Almost all scientists agree that if the promise of human embryonic stem cells is realized and they prove to be a universal repair kit for patching up impaired body tissues, many new cell lines will need to be derived.

A critical question is whether the health institutes’ registry now includes enough cell lines for researchers to establish whether or not the cells can be used to treat disease. Dr. Melton said that he did not know for sure whether research was being impeded by the present constraints, but that he had to develop his own lines, a choice not open to researchers without private money.

Dr. Ron McKay, a stem cell researcher at the institutes of health, said the agency’s cell lines had so far proven suitable for his research, including a project to develop cells for treating Parkinson’s disease. But he added that if the project reached the clinical stage, perhaps in two years, it would be necessary to derive new and more appropriate cells.

As well as private groups, state governments are in some cases stepping in to provide research funding. Californians will vote in November whether to provide $3 billion in stem cell research, and New Jersey’s governor is pushing for his state to offer $50 million for research in the field.

Bush’s critics point to South Korea’s recent cloning of a human embryo as evidence that other countries will innovate where the United States denies access. Singapore unveiled a $287 billion biotech center last November. Meanwhile closer to home, Canada’s Senate is likely to approve a bill allowing research on stem cells thrown away by fertility clinics, as well as letting scientists create their own embryos and use clones for therapeutic purposes.

To work around the moral hazards, some researchers are trying to find ways to make adult-harvested stem cells as viable as those from embryos, but in the meantime the more controversial cultures remain most useful.

The delicacy of the cell populations is precisely why researchers want a larger supply. Both government and Harvard stem cell lines have shown genetic abnormalities.
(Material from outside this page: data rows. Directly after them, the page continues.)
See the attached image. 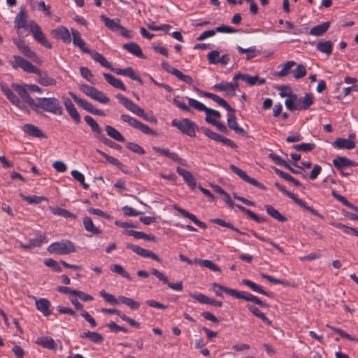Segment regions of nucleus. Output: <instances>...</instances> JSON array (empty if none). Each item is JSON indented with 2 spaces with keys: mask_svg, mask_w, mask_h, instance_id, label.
Wrapping results in <instances>:
<instances>
[{
  "mask_svg": "<svg viewBox=\"0 0 358 358\" xmlns=\"http://www.w3.org/2000/svg\"><path fill=\"white\" fill-rule=\"evenodd\" d=\"M36 343L49 350H54L56 348L55 341L50 336L39 337L37 338Z\"/></svg>",
  "mask_w": 358,
  "mask_h": 358,
  "instance_id": "38",
  "label": "nucleus"
},
{
  "mask_svg": "<svg viewBox=\"0 0 358 358\" xmlns=\"http://www.w3.org/2000/svg\"><path fill=\"white\" fill-rule=\"evenodd\" d=\"M126 248L128 249L131 250L134 252L136 253L137 255L145 257V258H151L153 260L157 261L159 262H161L160 258L155 254L153 252L142 248L138 245L131 244V243H127Z\"/></svg>",
  "mask_w": 358,
  "mask_h": 358,
  "instance_id": "16",
  "label": "nucleus"
},
{
  "mask_svg": "<svg viewBox=\"0 0 358 358\" xmlns=\"http://www.w3.org/2000/svg\"><path fill=\"white\" fill-rule=\"evenodd\" d=\"M83 225L85 229L94 235H99L101 233V230L97 227L94 226L92 219L90 217H85L83 218Z\"/></svg>",
  "mask_w": 358,
  "mask_h": 358,
  "instance_id": "42",
  "label": "nucleus"
},
{
  "mask_svg": "<svg viewBox=\"0 0 358 358\" xmlns=\"http://www.w3.org/2000/svg\"><path fill=\"white\" fill-rule=\"evenodd\" d=\"M101 19L104 22L105 26L113 31H117L120 28H122V25L120 24V20L119 18L110 19L105 15H101Z\"/></svg>",
  "mask_w": 358,
  "mask_h": 358,
  "instance_id": "28",
  "label": "nucleus"
},
{
  "mask_svg": "<svg viewBox=\"0 0 358 358\" xmlns=\"http://www.w3.org/2000/svg\"><path fill=\"white\" fill-rule=\"evenodd\" d=\"M301 99L302 105L299 106V110H305L310 108L313 104V96L311 94L306 93L305 96Z\"/></svg>",
  "mask_w": 358,
  "mask_h": 358,
  "instance_id": "52",
  "label": "nucleus"
},
{
  "mask_svg": "<svg viewBox=\"0 0 358 358\" xmlns=\"http://www.w3.org/2000/svg\"><path fill=\"white\" fill-rule=\"evenodd\" d=\"M34 73L38 75V83L41 85L52 86L56 85V80L54 78L48 76V75L46 73H42L40 69L38 73Z\"/></svg>",
  "mask_w": 358,
  "mask_h": 358,
  "instance_id": "39",
  "label": "nucleus"
},
{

More than 25 percent of the government’s batch proved unusable.

The New York Times
cites Dr. James F. Battey, head of the National Institutes of Health’s stem cell task force, as saying, “I think the best thing to do is to worry less about the policy and the politics and get down to figuring out what the (15) stem cell lines can actually do.” He said not enough is known about the 15 cell lines to know if they will be sufficient.

It is impossible to know the true value of embryonic stem cell research without trial and error — and time. If the private sector delivers medical miracles through self-funded efforts, demand for lifesaving stem cell procedures will likely outstrip Bush’s barrier.

Encouraging other researchers to take the matter into their own hands, Melton included a how-to guide for creating new stem cell lines in the New England Journal of Medicine.